MOSCOW (AP) -- Many of the Russian cities hosting the 2018 World Cup will have trouble finding the money to build soccer stadiums and improve transit links and other infrastructure, the Standard & Poor's ratings agency has warned.
Seven of the 11 Russian host cities will have to borrow money or receive much more support from the federal government than is now planned, the U.S. ratings agency said.
Unless the Russian government steps up its funding "the current poor state of municipal infrastructure in the host cities means the standards of infrastructure at tournament venues are likely to be lower than in the past," S&P said in a report.
The Russian government estimates the total 2018 World Cup budget at $22 billion, which already is much higher than Brazil's budget of $13.6 billion for the 2014 World Cup. The Russian government has also said it would restrict its World Cup support to sports-related construction.
Russia's local governments, however, have put the total cost for the 2018 World Cup at up to $43 billion, which includes new metro lines, roads, airports and utility upgrades.
But for most of them, "slowing economic growth, material spending pressure triggered by a presidential call for public salary increases and very modest fiscal flexibility" will make it difficult to find sufficient funds, Standard & Poor's said.
S&P said four Russian cities should have no trouble covering their 2018 World Cup expenditures: Moscow, St. Petersburg, Kazan and Sochi. Among the remaining seven, those facing the biggest difficulties are Kaliningrad, Samara and Saransk, it said.
Michel Platini, president of the European soccer body UEFA, met with Russian President Vladimir Putin in Sochi on Wednesday after touring some 2014 Olympic construction sites with Russia's sports minister.
"Honestly speaking, it would have been much more interesting to see the stadiums being built for the World Cup," Russian news agencies quoted Platini as saying. "In any case, I can state that the work is going ahead."
Putin thanked Platini for praising the performance of the Russian national soccer team in the 2014 World Cup qualifiers.
"To hear such an assessment from such a specialist like you is really nice," Putin said during the televised meeting.
In its report, S &P encouraged Russia's federal government to step in as it has done ahead of other international events, including the 2014 Winter Olympics in Sochi, but cautioned that Russia may find this more difficult now because of slower economic growth and higher spending.

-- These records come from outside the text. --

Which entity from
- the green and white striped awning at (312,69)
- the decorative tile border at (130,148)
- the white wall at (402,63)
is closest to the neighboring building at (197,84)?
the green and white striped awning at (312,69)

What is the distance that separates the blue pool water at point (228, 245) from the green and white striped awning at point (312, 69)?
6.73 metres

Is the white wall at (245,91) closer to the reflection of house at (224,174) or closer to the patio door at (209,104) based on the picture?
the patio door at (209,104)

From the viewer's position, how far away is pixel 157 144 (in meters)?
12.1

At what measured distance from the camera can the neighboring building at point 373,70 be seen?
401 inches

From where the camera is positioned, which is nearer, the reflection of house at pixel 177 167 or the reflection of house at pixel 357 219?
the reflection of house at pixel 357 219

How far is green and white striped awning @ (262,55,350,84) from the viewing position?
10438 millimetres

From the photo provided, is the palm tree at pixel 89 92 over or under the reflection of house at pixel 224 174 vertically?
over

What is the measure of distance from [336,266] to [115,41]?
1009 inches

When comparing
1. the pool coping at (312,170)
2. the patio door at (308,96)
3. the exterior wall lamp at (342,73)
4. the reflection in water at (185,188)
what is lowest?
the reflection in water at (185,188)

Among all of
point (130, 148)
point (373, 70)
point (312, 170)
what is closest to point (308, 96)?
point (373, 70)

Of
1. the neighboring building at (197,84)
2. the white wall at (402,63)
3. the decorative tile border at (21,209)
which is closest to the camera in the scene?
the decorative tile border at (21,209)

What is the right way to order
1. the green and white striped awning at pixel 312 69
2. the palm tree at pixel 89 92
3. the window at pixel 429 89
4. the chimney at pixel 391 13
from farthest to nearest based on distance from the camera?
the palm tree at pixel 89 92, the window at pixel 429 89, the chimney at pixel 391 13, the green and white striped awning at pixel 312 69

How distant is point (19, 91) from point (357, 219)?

Russian expenditures for the 2014 Sochi Olympics are estimated to eventually be about $50 billion — the most expensive Olympics ever, significantly higher than the $14.3 billion spent by London in 2012.
The ratings agency report said Russia's federal and local governments may have underestimated their World Cup costs because "budgets for large capital projects in Russia have often exceeded initial estimates."
One main reason for this is Russia's rampant corruption, which is particularly high in road construction and other building projects.